**TEXT PROVIDED**
* * * * *

Snack time is a lot different in Kerra Olson's first-grade classroom at Boulder Elementary.
Instead of procuring food from a shiny wrapper, snacks typically consist of fresh fruits or vegetables. Sometimes they're made with food literally grown in the classroom, which students help nurture and harvest, making nutrition a tangible lesson that they see evolve with their own eyes.
That process imparts lessons that a worksheet can't.
"It has to live in their heart and in their brain," Olson said. "I feel like they're really starting to get thinking about, where does there food come from?"
Olson was awarded the School Health Champion Award from Billings Action for Healthy Kids for her efforts, which include maintaining a tower garden in her classroom and participating in a "harvest of the month" curriculum.
Pens, not pencils
Ten years ago, Olson had seven students in her class with food allergies severe enough that they needed EpiPens nearby.
"I said OK, I'm going to fruits and veggies everyday," she said.
That idea germinated and grew, becoming a staple of not just helping kids build healthy eating habits but helping them build critical thinking skills.
She began planting the tower garden, which she purchased with a grant from the Education Foundation for Billings Public Schools. Rainbow chard, kale, and basil are growing this year.
For elementary students, especially the youngest, concepts like nutrition can be difficult to truly understand. It's not just about memorizing facts; it requires a more nuanced understanding of long-term consequences of actions and understanding of how food is created.
With gardening, Olson's students learn how vegetables grow and what can affect that; they move plants into and out of sunlight, water them less and more, and try different varieties.
"You have to be patient and try some things," Olson said.
Kids learn to ask questions about what works and what doesn't, and it can spill over into their other food choices.
"Kids ask, Why aren't we having Goldfish?" Olson said, referring to the ubiquitous fish-shaped cheese crackers. Instead of getting a very-adult answer, Olson can couch her reply in their work with the garden.
Most of the ingredients on a box of the crackers are tongue twisters for first graders, but Olson starts with the slogan — "made with smiles."
Does that make sense, with what the students have learned about how plants grow and are used as food?
(Not in the experience of most plant-killing grown-ups).
The Harvest of the Month materials help bolster the hands-on lessons. The Montana State University program focuses on Montana-grown foods; for example, November's theme is winter squash.
Classrooms prepare meals with each month's food; Brassica, a family of cabbage-like plants, proved a challenge, but Olson's students enjoyed using it in almond milk smoothies.
She also uses more common foods; her students studied apples and tried a new variety each week during October, and she showed them how to make applesauce — and that plastic cups with foil covers don't grow out of the ground.
The Harvest of the Month program is pitched as the first step toward creating a farm-to-school program.
Olson's garden has done that one better.

* * * * *

**GIVEN RECORDS**
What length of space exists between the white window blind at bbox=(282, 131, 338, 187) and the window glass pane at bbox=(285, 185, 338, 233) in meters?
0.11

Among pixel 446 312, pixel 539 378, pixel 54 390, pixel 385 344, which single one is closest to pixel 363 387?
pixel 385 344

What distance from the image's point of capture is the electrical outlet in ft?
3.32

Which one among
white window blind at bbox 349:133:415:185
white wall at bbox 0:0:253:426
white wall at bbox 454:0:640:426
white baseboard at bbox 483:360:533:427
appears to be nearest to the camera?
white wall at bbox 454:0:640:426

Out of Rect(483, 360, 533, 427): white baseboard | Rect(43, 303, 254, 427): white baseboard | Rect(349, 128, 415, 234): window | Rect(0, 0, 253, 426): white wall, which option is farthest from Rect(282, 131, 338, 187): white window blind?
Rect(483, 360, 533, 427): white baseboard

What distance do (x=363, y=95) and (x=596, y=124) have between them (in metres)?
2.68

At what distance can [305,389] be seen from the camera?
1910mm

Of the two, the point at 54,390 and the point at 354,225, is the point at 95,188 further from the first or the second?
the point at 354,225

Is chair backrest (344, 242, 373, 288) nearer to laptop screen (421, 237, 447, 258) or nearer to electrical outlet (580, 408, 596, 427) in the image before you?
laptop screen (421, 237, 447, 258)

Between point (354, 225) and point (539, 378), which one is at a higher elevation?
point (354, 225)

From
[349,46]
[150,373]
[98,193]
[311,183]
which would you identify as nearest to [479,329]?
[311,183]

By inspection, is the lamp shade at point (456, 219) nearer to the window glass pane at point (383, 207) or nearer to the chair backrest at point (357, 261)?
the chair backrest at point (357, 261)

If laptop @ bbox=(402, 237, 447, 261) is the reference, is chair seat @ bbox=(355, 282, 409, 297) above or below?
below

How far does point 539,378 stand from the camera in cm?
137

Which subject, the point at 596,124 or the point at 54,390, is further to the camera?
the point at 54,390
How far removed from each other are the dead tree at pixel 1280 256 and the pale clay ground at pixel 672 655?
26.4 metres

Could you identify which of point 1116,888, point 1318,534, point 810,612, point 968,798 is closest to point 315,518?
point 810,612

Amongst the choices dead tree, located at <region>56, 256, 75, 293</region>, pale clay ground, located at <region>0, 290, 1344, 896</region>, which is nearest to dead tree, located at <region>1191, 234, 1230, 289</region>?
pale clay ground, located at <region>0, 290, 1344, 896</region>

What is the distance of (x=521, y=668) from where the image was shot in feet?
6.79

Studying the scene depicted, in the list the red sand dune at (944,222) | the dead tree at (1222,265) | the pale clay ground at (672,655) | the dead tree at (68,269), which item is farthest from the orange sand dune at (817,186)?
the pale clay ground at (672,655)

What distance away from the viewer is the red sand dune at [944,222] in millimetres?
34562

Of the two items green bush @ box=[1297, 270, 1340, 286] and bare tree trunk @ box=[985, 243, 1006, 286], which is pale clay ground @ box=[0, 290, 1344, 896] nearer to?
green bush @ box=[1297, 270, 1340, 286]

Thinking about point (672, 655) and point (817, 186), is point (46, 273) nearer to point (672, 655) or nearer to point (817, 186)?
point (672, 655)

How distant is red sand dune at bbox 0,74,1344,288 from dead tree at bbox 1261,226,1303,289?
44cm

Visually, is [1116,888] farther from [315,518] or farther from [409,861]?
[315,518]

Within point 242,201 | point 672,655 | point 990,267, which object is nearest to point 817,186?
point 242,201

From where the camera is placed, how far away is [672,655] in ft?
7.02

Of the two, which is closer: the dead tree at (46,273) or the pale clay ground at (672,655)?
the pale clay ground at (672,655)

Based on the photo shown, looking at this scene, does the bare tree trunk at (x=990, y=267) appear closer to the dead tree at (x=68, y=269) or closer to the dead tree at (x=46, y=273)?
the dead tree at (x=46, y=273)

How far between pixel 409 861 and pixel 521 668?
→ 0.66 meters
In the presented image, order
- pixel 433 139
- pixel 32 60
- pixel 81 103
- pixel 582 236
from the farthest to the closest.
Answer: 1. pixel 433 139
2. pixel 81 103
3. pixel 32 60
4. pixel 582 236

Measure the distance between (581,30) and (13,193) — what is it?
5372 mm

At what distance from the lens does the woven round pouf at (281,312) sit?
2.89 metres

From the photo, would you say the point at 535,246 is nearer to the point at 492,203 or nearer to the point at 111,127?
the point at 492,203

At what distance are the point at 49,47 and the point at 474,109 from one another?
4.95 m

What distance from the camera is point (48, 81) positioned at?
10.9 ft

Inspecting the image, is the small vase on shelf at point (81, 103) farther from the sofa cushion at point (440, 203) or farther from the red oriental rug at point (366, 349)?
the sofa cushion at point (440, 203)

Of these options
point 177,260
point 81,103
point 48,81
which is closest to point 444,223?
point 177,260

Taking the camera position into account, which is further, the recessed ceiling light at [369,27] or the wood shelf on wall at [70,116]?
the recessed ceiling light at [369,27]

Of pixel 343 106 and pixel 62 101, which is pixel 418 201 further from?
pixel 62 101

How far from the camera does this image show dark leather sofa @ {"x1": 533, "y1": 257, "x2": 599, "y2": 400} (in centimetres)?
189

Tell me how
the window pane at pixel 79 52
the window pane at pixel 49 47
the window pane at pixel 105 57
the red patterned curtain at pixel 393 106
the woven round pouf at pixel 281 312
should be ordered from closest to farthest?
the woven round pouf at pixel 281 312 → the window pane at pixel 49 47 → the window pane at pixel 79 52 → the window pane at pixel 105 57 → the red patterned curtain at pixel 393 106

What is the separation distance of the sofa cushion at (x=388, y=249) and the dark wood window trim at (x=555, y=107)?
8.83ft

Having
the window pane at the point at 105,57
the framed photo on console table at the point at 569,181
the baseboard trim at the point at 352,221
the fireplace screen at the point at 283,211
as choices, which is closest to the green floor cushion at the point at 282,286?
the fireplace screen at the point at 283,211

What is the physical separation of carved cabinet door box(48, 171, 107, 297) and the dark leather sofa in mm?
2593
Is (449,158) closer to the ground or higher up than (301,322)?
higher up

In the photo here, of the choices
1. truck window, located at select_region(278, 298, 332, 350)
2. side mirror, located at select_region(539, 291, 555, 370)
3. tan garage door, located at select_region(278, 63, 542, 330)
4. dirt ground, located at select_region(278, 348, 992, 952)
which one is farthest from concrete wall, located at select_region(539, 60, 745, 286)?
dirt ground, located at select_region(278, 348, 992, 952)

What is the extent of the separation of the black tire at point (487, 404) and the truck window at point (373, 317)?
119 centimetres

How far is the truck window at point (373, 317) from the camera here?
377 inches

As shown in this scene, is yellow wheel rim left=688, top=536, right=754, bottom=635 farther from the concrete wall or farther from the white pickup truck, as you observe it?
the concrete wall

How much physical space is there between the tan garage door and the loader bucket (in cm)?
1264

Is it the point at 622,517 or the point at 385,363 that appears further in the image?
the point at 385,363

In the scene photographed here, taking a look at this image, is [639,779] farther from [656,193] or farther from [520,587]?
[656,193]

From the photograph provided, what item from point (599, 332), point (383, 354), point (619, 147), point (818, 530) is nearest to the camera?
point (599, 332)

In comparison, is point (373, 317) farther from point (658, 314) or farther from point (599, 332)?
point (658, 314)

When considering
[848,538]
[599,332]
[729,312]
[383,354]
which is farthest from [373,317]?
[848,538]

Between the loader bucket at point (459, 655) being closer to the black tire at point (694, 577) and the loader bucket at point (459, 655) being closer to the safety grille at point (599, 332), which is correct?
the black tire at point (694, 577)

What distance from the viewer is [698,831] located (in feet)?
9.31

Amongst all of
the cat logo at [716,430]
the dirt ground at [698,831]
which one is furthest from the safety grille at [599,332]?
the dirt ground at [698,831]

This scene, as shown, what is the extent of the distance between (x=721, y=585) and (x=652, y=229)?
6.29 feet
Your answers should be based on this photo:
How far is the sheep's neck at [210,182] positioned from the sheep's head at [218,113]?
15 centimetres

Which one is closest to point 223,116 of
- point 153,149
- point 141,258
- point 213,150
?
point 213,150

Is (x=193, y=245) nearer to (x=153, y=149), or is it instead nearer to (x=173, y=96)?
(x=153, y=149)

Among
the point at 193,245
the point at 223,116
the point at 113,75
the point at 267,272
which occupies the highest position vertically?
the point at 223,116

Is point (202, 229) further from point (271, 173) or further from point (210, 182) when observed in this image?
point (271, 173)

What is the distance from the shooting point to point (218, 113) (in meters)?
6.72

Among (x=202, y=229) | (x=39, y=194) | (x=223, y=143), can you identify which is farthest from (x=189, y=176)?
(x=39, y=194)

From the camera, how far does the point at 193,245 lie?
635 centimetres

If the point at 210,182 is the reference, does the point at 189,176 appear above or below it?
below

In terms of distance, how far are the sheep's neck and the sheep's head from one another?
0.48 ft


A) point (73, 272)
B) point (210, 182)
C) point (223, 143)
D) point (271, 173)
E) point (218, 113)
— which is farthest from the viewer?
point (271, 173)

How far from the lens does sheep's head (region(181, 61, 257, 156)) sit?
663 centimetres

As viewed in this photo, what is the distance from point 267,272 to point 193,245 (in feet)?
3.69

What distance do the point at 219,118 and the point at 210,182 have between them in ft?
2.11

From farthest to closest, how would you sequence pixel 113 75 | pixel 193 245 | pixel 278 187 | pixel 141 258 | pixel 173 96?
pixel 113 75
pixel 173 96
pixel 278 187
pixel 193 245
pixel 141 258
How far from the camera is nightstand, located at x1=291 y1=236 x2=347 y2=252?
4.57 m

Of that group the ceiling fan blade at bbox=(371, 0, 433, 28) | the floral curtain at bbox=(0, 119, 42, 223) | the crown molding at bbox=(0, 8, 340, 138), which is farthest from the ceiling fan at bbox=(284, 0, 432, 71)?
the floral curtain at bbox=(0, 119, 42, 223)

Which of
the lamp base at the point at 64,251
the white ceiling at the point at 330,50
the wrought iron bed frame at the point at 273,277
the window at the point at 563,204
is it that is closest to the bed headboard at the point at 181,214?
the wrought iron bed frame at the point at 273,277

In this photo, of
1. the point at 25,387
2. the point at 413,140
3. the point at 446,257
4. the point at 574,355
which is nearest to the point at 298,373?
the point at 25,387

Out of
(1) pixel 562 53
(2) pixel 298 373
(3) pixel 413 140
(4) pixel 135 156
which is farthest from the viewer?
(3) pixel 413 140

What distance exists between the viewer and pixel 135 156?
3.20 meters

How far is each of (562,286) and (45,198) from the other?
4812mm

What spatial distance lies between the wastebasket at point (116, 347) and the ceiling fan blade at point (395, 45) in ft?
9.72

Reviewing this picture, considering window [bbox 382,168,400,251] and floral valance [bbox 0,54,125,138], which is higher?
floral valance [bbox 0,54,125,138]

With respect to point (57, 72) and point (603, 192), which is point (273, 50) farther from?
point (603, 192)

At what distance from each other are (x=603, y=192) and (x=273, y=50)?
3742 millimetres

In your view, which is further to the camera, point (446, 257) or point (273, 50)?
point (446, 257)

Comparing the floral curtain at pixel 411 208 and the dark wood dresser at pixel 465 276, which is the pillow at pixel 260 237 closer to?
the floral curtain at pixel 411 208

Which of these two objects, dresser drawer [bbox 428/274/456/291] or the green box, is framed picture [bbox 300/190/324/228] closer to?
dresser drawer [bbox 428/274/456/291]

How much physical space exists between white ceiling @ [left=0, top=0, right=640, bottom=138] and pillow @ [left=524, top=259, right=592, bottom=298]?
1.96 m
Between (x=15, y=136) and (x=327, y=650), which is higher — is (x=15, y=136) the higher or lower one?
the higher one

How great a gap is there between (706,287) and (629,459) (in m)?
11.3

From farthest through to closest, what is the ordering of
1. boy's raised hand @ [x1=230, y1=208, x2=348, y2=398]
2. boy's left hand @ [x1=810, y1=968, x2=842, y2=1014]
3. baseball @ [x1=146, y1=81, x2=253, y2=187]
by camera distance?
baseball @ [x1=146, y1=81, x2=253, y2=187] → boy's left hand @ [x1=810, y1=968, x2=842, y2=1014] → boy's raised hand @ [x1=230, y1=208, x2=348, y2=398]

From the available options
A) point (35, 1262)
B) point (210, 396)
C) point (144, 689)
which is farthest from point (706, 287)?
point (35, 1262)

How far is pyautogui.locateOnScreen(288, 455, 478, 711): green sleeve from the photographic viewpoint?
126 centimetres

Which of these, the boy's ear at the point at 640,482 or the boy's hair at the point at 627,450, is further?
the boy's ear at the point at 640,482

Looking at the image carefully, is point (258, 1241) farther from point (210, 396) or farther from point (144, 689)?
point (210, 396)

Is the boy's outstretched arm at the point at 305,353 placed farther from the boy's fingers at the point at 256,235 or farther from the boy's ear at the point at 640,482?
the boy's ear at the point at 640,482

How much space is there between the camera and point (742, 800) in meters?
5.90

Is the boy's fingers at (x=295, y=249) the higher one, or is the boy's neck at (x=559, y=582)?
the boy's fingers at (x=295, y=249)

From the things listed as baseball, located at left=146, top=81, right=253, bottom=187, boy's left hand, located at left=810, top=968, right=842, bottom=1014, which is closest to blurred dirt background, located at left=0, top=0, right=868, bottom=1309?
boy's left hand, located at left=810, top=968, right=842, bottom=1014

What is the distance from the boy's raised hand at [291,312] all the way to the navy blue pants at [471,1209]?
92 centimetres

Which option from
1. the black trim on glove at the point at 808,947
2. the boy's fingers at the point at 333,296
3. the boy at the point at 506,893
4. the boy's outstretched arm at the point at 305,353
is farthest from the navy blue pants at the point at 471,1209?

* * * * *

**ASSIGNED TASK 1**
In the article about Kerra Olson's first-grade classroom, which plants are growing in the tower garden this year?
**ASSIGNED TASK 2**
From the article about Kerra Olson's first-grade classroom, repeat word for word the passage starting with "Kids learn to" and going on through "most plant-killing grown-ups).".

**EXERCISE RESULT 1**
Rainbow chard, kale, and basil.

**EXERCISE RESULT 2**
Kids learn to ask questions about what works and what doesn't, and it can spill over into their other food choices.
"Kids ask, Why aren't we having Goldfish?" Olson said, referring to the ubiquitous fish-shaped cheese crackers. Instead of getting a very-adult answer, Olson can couch her reply in their work with the garden.
Most of the ingredients on a box of the crackers are tongue twisters for first graders, but Olson starts with the slogan — "made with smiles."
Does that make sense, with what the students have learned about how plants grow and are used as food?
(Not in the experience of most plant-killing grown-ups).